However, there was a major difference between how vertical and horizontal eggs were distorted in pressure experiments – that is, the previous deformed less than the latter. The hardness of the largest crust along its long axis was an advantage because heavy load was distributed on the surface. (For this reason, the technique of egg adherence is targeted with one with the egg center horizontally.)
But the authors found that this feature, when it was under fixed pressure, was a defect when dropping eggs from the height, with the appearance of the horizontal position as the perfect direction. It comes to the difference between hardness – how much is a lot of strength to distort the egg – and hardness, that is, the amount of energy that eggs can absorb before its cracks.
Cohen and others have shown that the eggs are more stringent when loaded horizontally along their equator, and more solid when pressed vertically, indicating that “the eggs falling on the equator can maintain more drops without breaking.” “Even if the eggs may maintain a higher strength when loading it in the vertical direction, it does not necessarily mean that they are less likely to separate when dropping in this direction. Unlike fixed loading, to stay properly after a dynamic effect, the body should be able to absorb all its kinetic energy by transferring it to a reverse deformation.”

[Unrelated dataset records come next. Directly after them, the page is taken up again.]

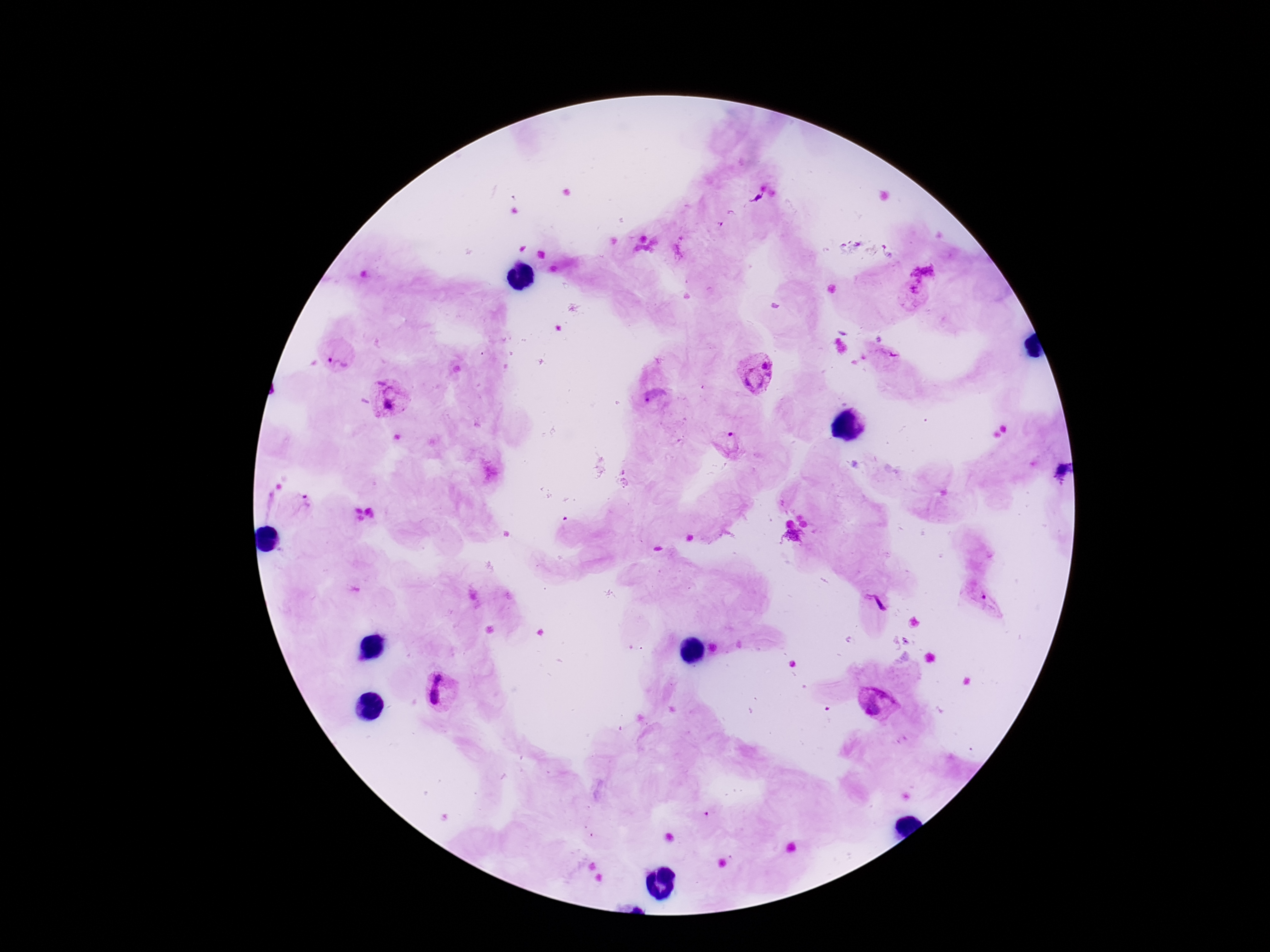
magnification = 100x
stain = Giemsa
field of view = single
Plasmodium parasite locations = approximate object centers, in pixels from the top-left corner: (x=922, y=273), (x=913, y=295), (x=337, y=356), (x=884, y=357), (x=755, y=373), (x=391, y=399), (x=655, y=399), (x=727, y=446), (x=299, y=504), (x=984, y=603), (x=441, y=690), (x=877, y=703)
patient malaria status = positive
image size = 1270×952 pixels
preparation = thick blood smear
capture = smartphone camera through the microscope eyepiece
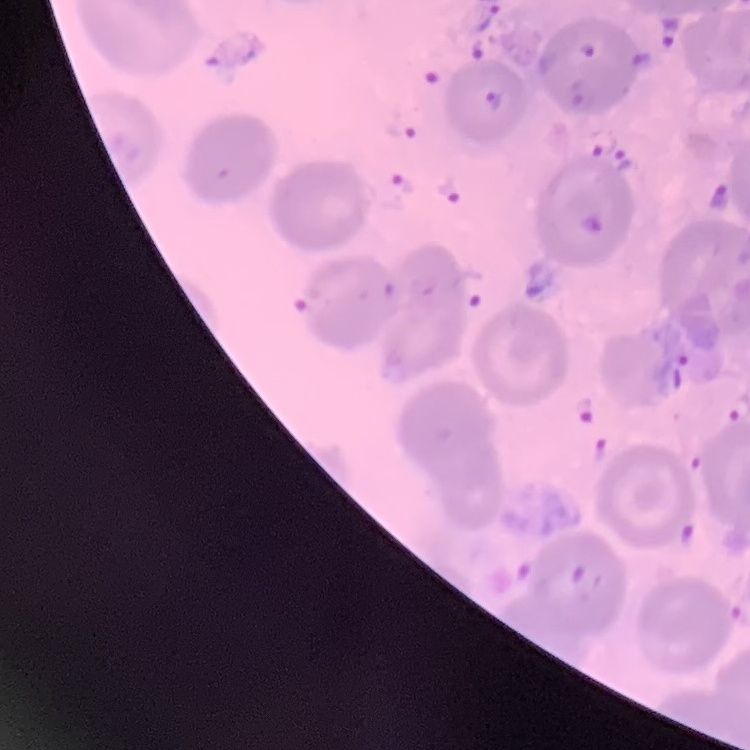
erythrocyte morphology = no rouleaux formation
preparation = thin peripheral smear
image type = one tile cut from a larger photomicrograph
stain = Field's or Giemsa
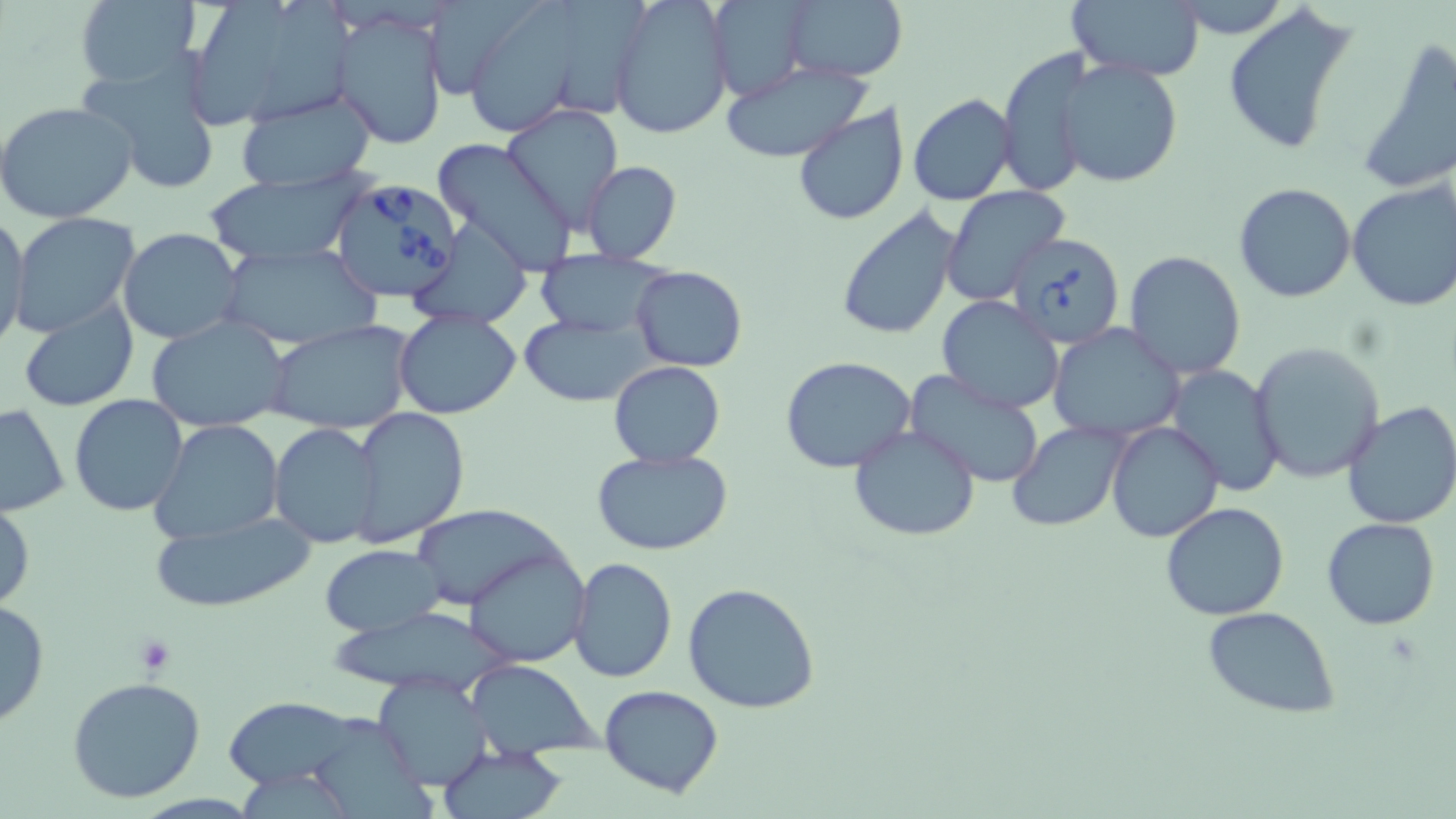 Approximate bounding boxes as [x1, y1, x2, y2] in pixels. Uninfected red blood cell locations: [74, 0, 199, 90], [189, 0, 288, 128], [427, 0, 542, 95], [474, 0, 580, 135], [609, 0, 734, 141], [706, 0, 814, 99], [782, 0, 909, 81], [1067, 1, 1205, 80], [268, 3, 362, 123], [1224, 4, 1358, 157], [333, 7, 450, 150], [1356, 36, 1456, 196], [996, 50, 1096, 199], [75, 53, 221, 195], [1055, 59, 1181, 189], [721, 61, 869, 163], [233, 89, 379, 193], [907, 95, 1017, 205], [0, 100, 137, 224], [791, 102, 909, 226], [501, 104, 625, 231], [431, 138, 580, 276], [580, 161, 682, 264], [200, 173, 370, 266], [1346, 179, 1456, 312], [1233, 181, 1359, 303], [940, 186, 1070, 305], [835, 207, 961, 342], [0, 213, 30, 352], [9, 213, 142, 340], [411, 217, 532, 329], [118, 228, 246, 345], [217, 242, 383, 350], [1122, 250, 1249, 381], [531, 251, 668, 338], [630, 266, 746, 372], [938, 295, 1065, 414], [17, 298, 140, 411], [394, 309, 522, 421], [521, 315, 649, 405], [145, 316, 288, 431], [267, 321, 415, 436], [1049, 324, 1184, 443], [1248, 341, 1386, 484], [780, 357, 918, 474], [609, 361, 725, 467], [1164, 365, 1285, 498], [903, 370, 1047, 489], [68, 395, 190, 517], [1341, 401, 1456, 530], [0, 402, 70, 517], [350, 407, 469, 547], [149, 419, 284, 544], [1106, 420, 1223, 542], [1006, 422, 1129, 531], [267, 423, 381, 549], [848, 425, 982, 542], [591, 449, 736, 558], [0, 493, 35, 616], [1160, 502, 1291, 621], [408, 505, 564, 611], [147, 513, 318, 613], [1321, 517, 1440, 631], [321, 545, 444, 635], [465, 547, 591, 667], [571, 557, 678, 684], [683, 584, 819, 715], [0, 596, 50, 730], [334, 605, 535, 705], [1203, 606, 1341, 719], [466, 661, 597, 758], [371, 674, 493, 789], [65, 676, 208, 805], [598, 685, 726, 799], [221, 695, 370, 795], [302, 711, 431, 819], [436, 745, 568, 819]. Babesia divergens-infected red blood cell locations: [330, 177, 466, 306], [1009, 232, 1126, 349]. Slide-level diagnosis: Babesia divergens. Captured at 1000x magnification. Image is 1456×819 pixels. May-Grünwald-Giemsa stain. Single field of view. Light microscopy. Thin blood film.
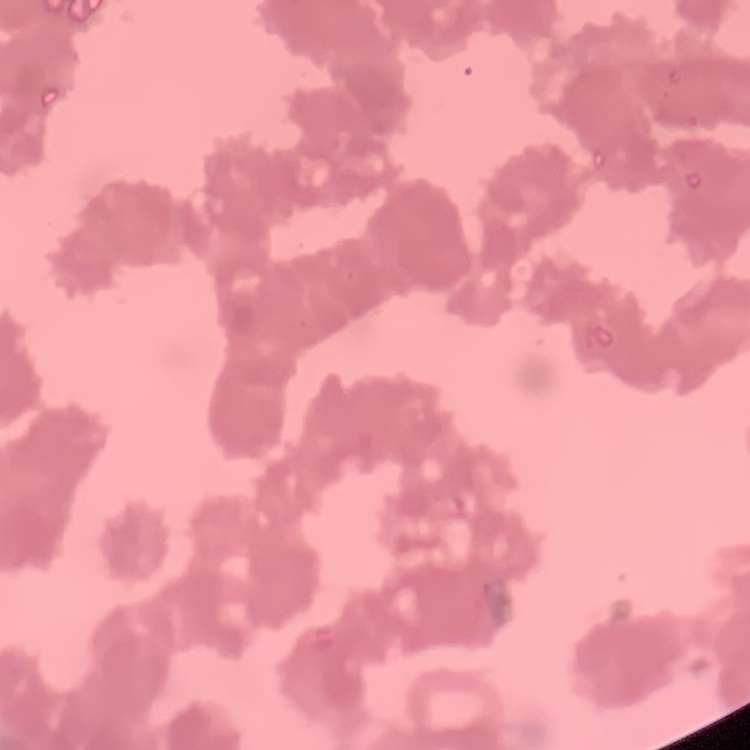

“The eggs should be difficult, not harsh, in order to survive,” Cohen et al. I concluded, pointing to our intuitive understanding that we must bend our knees instead of closing it in a stable position when landing after the jump, for example. “Our results and analyzes are a warning story about how the language affects our understanding of the system, and a problem of a problem of a problem can lead to misunderstanding and education.”
Doe: Communications Physics, 2025. 10.1038/S42005-025-02087-0 (About Dois).